**STATED GOAL**
Retype every entry exactly, character for character.

**GIVEN ENTRIES**
[BEGIN]
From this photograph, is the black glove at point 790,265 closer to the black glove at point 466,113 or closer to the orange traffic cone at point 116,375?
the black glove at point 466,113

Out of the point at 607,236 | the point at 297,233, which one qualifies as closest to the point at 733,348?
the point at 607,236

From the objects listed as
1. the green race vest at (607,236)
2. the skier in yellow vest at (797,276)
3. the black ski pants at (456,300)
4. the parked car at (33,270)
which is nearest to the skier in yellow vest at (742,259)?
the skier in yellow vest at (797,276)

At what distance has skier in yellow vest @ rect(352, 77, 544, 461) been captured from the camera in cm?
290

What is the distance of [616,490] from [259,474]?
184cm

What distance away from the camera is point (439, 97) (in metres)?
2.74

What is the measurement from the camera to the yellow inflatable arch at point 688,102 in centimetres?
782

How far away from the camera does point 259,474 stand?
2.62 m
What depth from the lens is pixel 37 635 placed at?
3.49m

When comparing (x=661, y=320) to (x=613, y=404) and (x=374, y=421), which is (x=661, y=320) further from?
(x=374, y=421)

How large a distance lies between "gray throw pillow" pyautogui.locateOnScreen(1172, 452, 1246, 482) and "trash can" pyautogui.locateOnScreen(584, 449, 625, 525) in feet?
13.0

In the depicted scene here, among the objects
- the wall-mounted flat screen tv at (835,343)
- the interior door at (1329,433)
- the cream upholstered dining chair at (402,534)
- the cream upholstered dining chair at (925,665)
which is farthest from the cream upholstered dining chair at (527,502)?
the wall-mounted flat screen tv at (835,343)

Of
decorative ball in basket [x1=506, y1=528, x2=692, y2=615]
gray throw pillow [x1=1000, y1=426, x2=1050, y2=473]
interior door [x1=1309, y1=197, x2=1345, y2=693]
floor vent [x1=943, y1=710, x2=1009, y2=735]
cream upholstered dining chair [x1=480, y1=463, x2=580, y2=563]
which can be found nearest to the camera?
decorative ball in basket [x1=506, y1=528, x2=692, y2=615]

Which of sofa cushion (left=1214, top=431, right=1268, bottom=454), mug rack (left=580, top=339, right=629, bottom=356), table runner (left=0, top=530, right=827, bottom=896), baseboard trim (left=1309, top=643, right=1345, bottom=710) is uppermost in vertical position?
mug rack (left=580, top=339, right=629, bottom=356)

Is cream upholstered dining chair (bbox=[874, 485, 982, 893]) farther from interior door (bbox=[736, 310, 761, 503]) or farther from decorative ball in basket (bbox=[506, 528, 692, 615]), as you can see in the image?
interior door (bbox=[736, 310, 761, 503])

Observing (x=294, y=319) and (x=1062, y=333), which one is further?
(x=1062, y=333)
[END]
**WRITTEN SOLUTION**
From this photograph, is the black glove at point 790,265 closer to the black glove at point 466,113 or closer to the orange traffic cone at point 116,375?
the black glove at point 466,113

Out of the point at 607,236 | the point at 297,233, which one qualifies as closest to the point at 733,348?
the point at 607,236

From the objects listed as
1. the green race vest at (607,236)
2. the skier in yellow vest at (797,276)
3. the black ski pants at (456,300)
4. the parked car at (33,270)
which is nearest to the skier in yellow vest at (742,259)?
the skier in yellow vest at (797,276)

At what distance has skier in yellow vest @ rect(352, 77, 544, 461) been captured from the camera in cm?
290

What is the distance of [616,490] from [259,474]?
184cm

What distance away from the camera is point (439, 97) (in metres)?
2.74

What is the measurement from the camera to the yellow inflatable arch at point 688,102 in centimetres?
782

How far away from the camera does point 259,474 stand?
2.62 m
What depth from the lens is pixel 37 635 placed at?
3.49m

When comparing (x=661, y=320) to (x=613, y=404) and (x=374, y=421), which is (x=661, y=320) further from?
(x=374, y=421)

How large a distance lies between "gray throw pillow" pyautogui.locateOnScreen(1172, 452, 1246, 482) and "trash can" pyautogui.locateOnScreen(584, 449, 625, 525) in feet?
13.0

In the depicted scene here, among the objects
- the wall-mounted flat screen tv at (835,343)
- the interior door at (1329,433)
- the cream upholstered dining chair at (402,534)
- the cream upholstered dining chair at (925,665)
which is farthest from the cream upholstered dining chair at (527,502)?
the wall-mounted flat screen tv at (835,343)

Of
decorative ball in basket [x1=506, y1=528, x2=692, y2=615]
gray throw pillow [x1=1000, y1=426, x2=1050, y2=473]
interior door [x1=1309, y1=197, x2=1345, y2=693]
floor vent [x1=943, y1=710, x2=1009, y2=735]
cream upholstered dining chair [x1=480, y1=463, x2=580, y2=563]
which can be found nearest to the camera?
decorative ball in basket [x1=506, y1=528, x2=692, y2=615]

Which of sofa cushion (left=1214, top=431, right=1268, bottom=454), mug rack (left=580, top=339, right=629, bottom=356), table runner (left=0, top=530, right=827, bottom=896), baseboard trim (left=1309, top=643, right=1345, bottom=710) is uppermost in vertical position?
mug rack (left=580, top=339, right=629, bottom=356)

Is cream upholstered dining chair (bbox=[874, 485, 982, 893]) farther from interior door (bbox=[736, 310, 761, 503]) or farther from decorative ball in basket (bbox=[506, 528, 692, 615]), as you can see in the image?
interior door (bbox=[736, 310, 761, 503])

Observing (x=294, y=319) and (x=1062, y=333), which one is further?
(x=1062, y=333)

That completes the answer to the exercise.